Passage provided.
==============================

Building and pushing
- Make a python file. Enter the following command in terminal.
`echo ‘from flask import Flask
app = Flask(name)
@app.route(“/”) def hello(): return “hello world!”
if name == “main”: app.run(host=”0.0.0.0”)’ > app.py `
Install flask using pip and run the python file locally.
2. Create a docker image
Create a file named Dockerfile and copy the following:
FROM python:3.6.1-alpine
RUN pip install flask
CMD ["python","app.py"]
COPY app.py /app.py
- FROM line indicates the starting image to build the layers on top of. We use alpine (Linux distro) because of its lightweight nature. Be aware of the base image being used, if not certified, it can be a malware.
- If no tag (like 3.6.1-alpine) is specified, it shall use latest.
- Next line, RUN command installs the flask package as we did before. RUN commands are executed during build time and are added to the layers of your image.
- CMD is the command executed during start of the container. Here we are just running the app.py file. You can specify only one CMD per Dockerfile, if there are more, only the last one will take effect.
- The last line copies the file to the local directory, where you build the image. Notice that it is the last line because that is the file likely going to be modified a lot. Also notice, even if it is after CMD line, CMD is only executed during the start of the container and not during the build.
3. Build the image
Run docker image build -t python-hello-world .
Notice the period at the end of the command. Check if the image is built using docker image ls
command.
4. Running the image
Next, run the image using docker run -p 5001:5000 -d python-hello-world
-p flag maps the port 5000 inside the container to host. Check https:/localhost:5001 in browser to see result.
Check container log outputs using docker container logs <container id>
5. Pushing the image to registry
Create an account on docker hub, if you don’t have one already. Then login in terminal docker login
. Tag the image with your username as docker tag python-hello-world <username>/python-hello-world
And lastly push using docker push <username>/python-hello-world
.
You can check the upload by visiting your profile on Docker Hub.

==============================

Task 1.
Translate this sentence from the Docker tutorial into Spanish: "RUN commands are executed during build time and are added to the layers of your image."
Task 2.
Supply the next part of the Docker tutorial, picking up after its final sentence.
The data that follows the text is not needed for anything here.

Dataset extract.
==============================

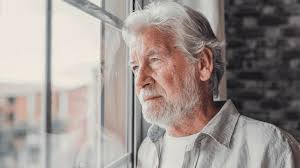 11 Signs Of A Great Man Who Is Hurting Deep Down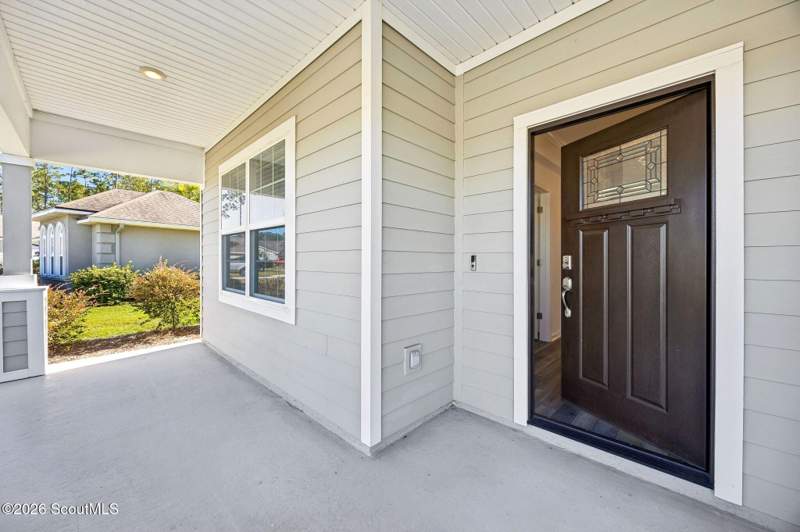 6 bedroom Single Family Residence at 138 Oarsman Crossing, Winding River, St. Marys — photo 3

==============================

Expected output 1.
Los comandos RUN se ejecutan durante el tiempo de compilación y se añaden a las capas de su imagen.

Expected output 2.
Next, try to make some changes in app.py like changing the “hello world” to something else. Rebuild the image using docker image build -t <username>/python-hello-world
and push the same. Notice “using cache” while building and “layer already exists” while pushing. Use
docker diff <container id>
to see which files have been pulled up to the container level (thin read write layer). You can also use docker image history python-hello-world
command to look closely at the layers.
Container Orchestration
For production, face problems of scheduling applications, scaling, updates, fault tolerance, Zero downtime deployments, etc.
Container Orchestration is a project that helps with the following to solve the above problems:
- Cluster management
- Scheduling
- Service discovery
- Replication
- Health management
- Declare desired state
- Active reconciliation, actively rescheduling containers on failed nodes
E.g. Kubernetes, Docker Swarm, MESOS, etc. Also hosted services like Amazon AWS ECS, Microsoft Azure, IBM cloud container service, etc.
Other features:
- Docker swarm: special mode activated by command
docker swarm init
. You can use —advertise-addr flag to specify the address which other nodes will use to join swarm. It generates a token for other nodes to join. - To run containers on swarm, we need to create service, which is an abstraction representing multiple containers of the same image deployed across the cluster.
- —publish flag while using swarm has routing mesh which takes care of the requests coming in on the respective port I.e. the requests are sent to port on any node that is running a container for that service.
- You can scale up using —replica flag.
- If a node goes down, it reconciles containers on remaining nodes.
- Have multiple managers is a good idea to accommodate manager node failure. Manager nodes implement raft consensus algorithm, and with more than 50% of the nodes agreement, the state is stored for the cluster.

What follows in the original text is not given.